Exercise requirements:
**a)** From the essay about walking with Long COVID, quote the passage starting at "And then I’d" and ending at "defeated and dull.".
**b)** List every calendar month named in the essay about walking with Long COVID.

Given passage:
Like the rest of the world, I became a Chappell Roan fan this summer. And while, in the six months since my first COVID infection, I’d learned the hard way that I could no longer use the little off brand stairmaster in my apartment, I’d begun to enjoy my gentle evening walks in the neighborhood with Chappell as May passed, and June.
I’d wait until 8 pm or 9, because in DC this late in the climate crisis it won’t drop below 90 much earlier than that. I’d coat myself in high-percentage DEET bug spray, the greasy, deep-woods stuff, none of that all-natural nonsense that well-meaning moms use to protect their kids and the local wildlife (including the mosquitoes).
And then I’d take a walk, a simple thing that had become a not-so-simple thing.
A walk feels less simple when you haven’t been able to walk much at all since November. When for months, walking triggered shortness of breath that lasted days and left you tearfully asking Reddit when it would end (answer: never and soon and wait and see). When for months after the shortness of breath months, exercise triggered migraines that lasted days, weeks, that ended in the emergency room, that ended in IVs full of steroids, that left me feeling drained and defeated and dull.
A kind doctor joked to me, “I want to open a Long COVID clinic- I’d get rich!” At least he believes in Long COVID, I thought to myself, and readjusted my mask. The IV fluids made me feel cold and strange. He brought me a blanket. I felt alone.

Extracted information:
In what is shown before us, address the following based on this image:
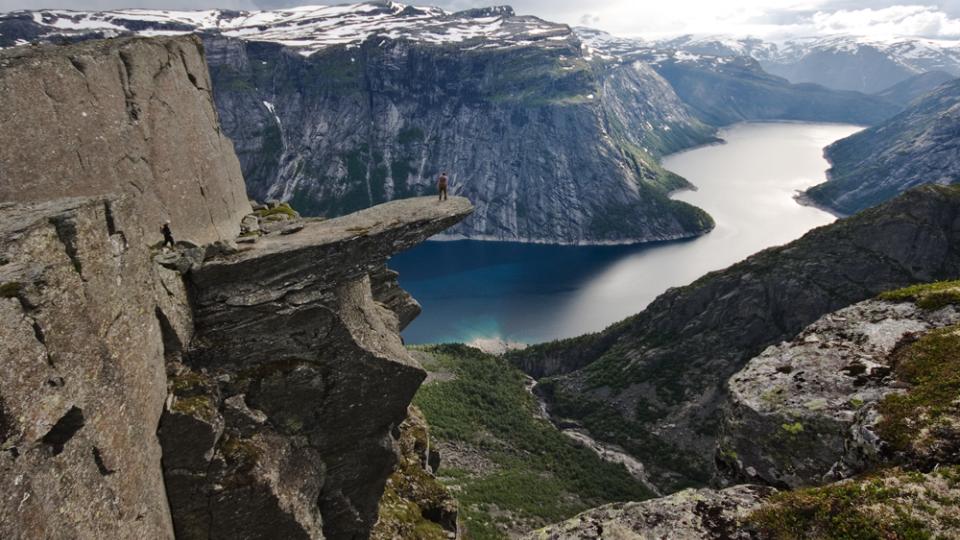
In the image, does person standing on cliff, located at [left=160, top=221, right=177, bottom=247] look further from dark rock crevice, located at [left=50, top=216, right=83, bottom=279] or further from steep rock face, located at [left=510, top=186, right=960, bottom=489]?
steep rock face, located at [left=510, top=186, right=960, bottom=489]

--

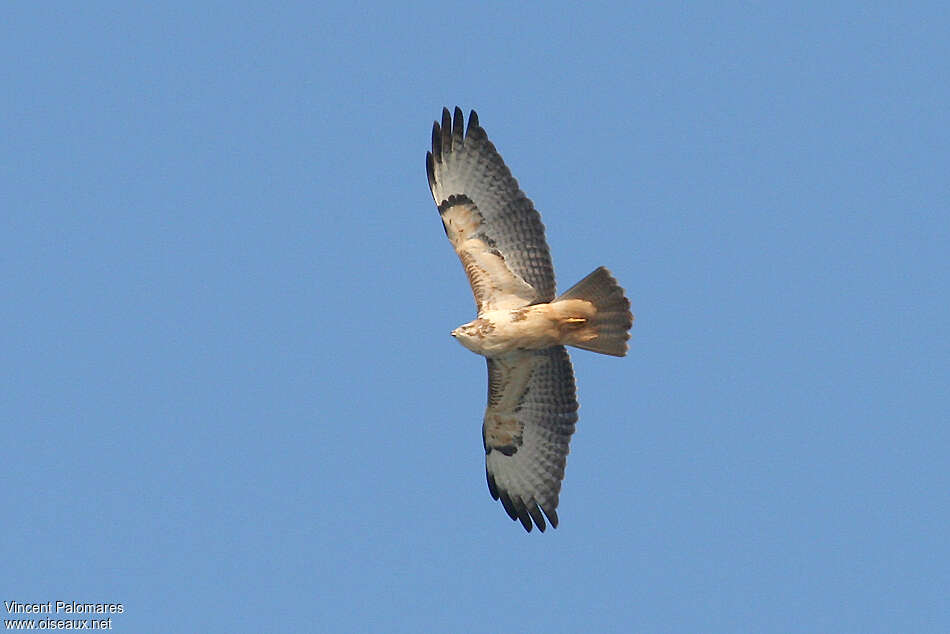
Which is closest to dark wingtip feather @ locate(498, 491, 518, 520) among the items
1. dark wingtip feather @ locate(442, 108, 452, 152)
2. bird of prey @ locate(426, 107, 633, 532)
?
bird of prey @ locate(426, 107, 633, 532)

Answers by item number:
**a)**
And then I’d take a walk, a simple thing that had become a not-so-simple thing.
A walk feels less simple when you haven’t been able to walk much at all since November. When for months, walking triggered shortness of breath that lasted days and left you tearfully asking Reddit when it would end (answer: never and soon and wait and see). When for months after the shortness of breath months, exercise triggered migraines that lasted days, weeks, that ended in the emergency room, that ended in IVs full of steroids, that left me feeling drained and defeated and dull.

**b)** May, June, November